If those decisions have to be made, the best way is to have a small clique of rulers decide. They will be selfish too of course, but at least they are a reasonably small burden. If a minority of the whole population has to support the burden of a ruling class composed of a vast majority of the population, that is an insupportable burden.
So basically what I'm saying is that democracy is a good way of deciding wider social issues, like what to produce and what are overall priorities. It is an excellent way of determining what's in the overall best interests, but a terrible way to decide which individuals should do with their lives.
You want to have a democratic vote on who is allowed to devote themselves to the arts? Or science. Einstein would have finished up cleaning toilets. People must have freedom if they are to realise their potential and if people can't realise their potential we will all be much poorer.

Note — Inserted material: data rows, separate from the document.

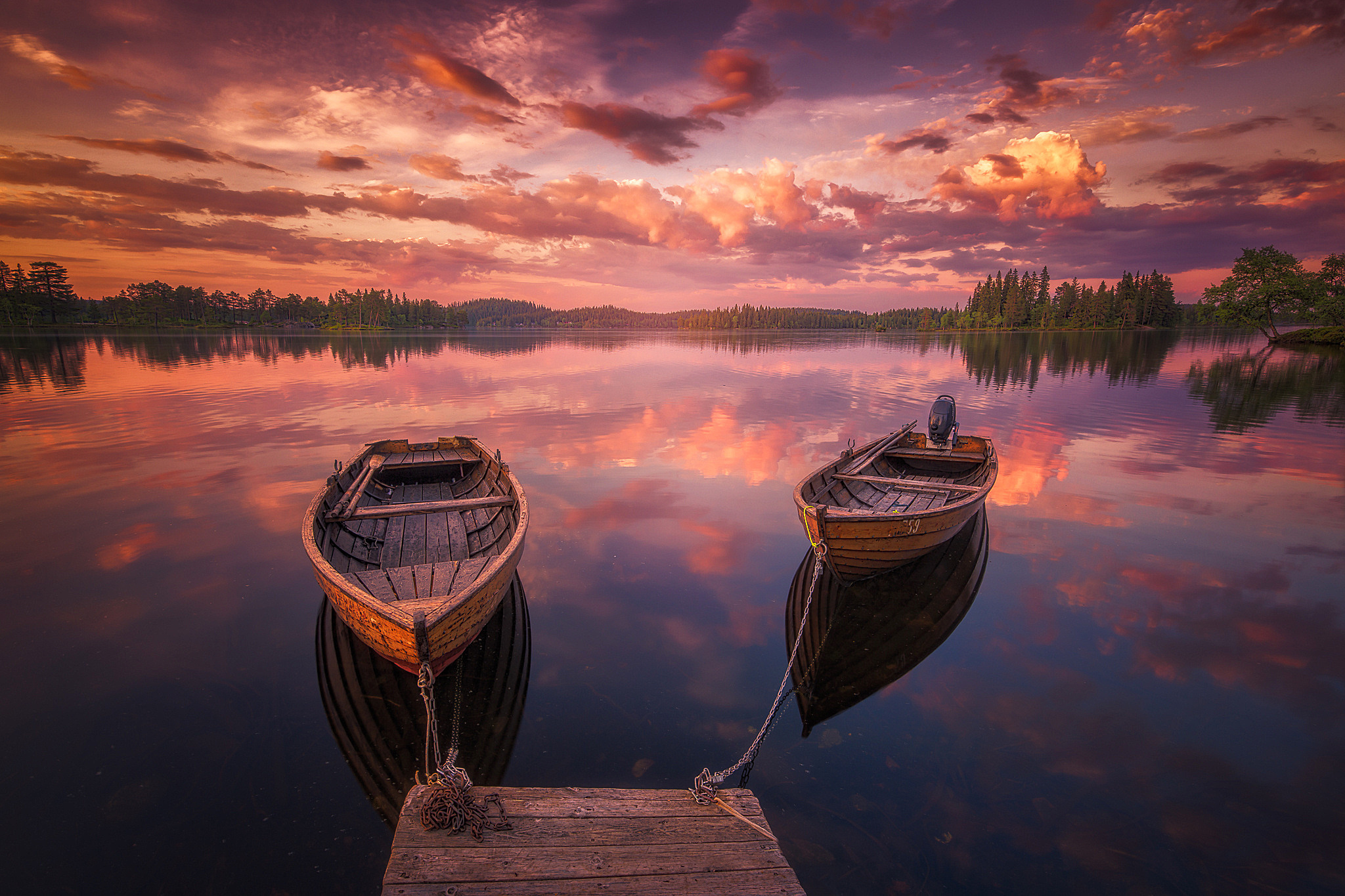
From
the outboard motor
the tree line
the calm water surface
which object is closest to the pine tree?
the tree line

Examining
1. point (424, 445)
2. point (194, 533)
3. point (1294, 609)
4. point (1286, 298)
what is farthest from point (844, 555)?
point (1286, 298)

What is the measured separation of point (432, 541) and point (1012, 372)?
5865 centimetres

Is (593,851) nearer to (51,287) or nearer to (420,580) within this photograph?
(420,580)

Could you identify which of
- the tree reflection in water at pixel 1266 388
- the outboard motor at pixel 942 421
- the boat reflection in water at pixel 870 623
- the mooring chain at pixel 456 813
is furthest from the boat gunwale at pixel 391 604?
the tree reflection in water at pixel 1266 388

>1 We can't do away with division of labor unless we want to revert to
>subsistence farming.
I am not talking about reverting to subsistence farming, I am talking about doing away with this whole "service economy", where people expect to have servants take away their garbage, cook their meals, clean up after them, etc. You seem to presume it is actually necessary to have restaurants. It isn't. I'm not against them existing on the basis that people who want to provide such a service to others do so voluntarily, but I don't see that it is so essential a service that we must have labour conscription to keep it going.
>2 I'm talking about public toilets, not the toilets in your house.
But the same principle applies, the people who will presumably use the public toilets could take a few seconds to clean them. Why the hell is that particularly inefficient? Just leave to tools handy and someone will do it.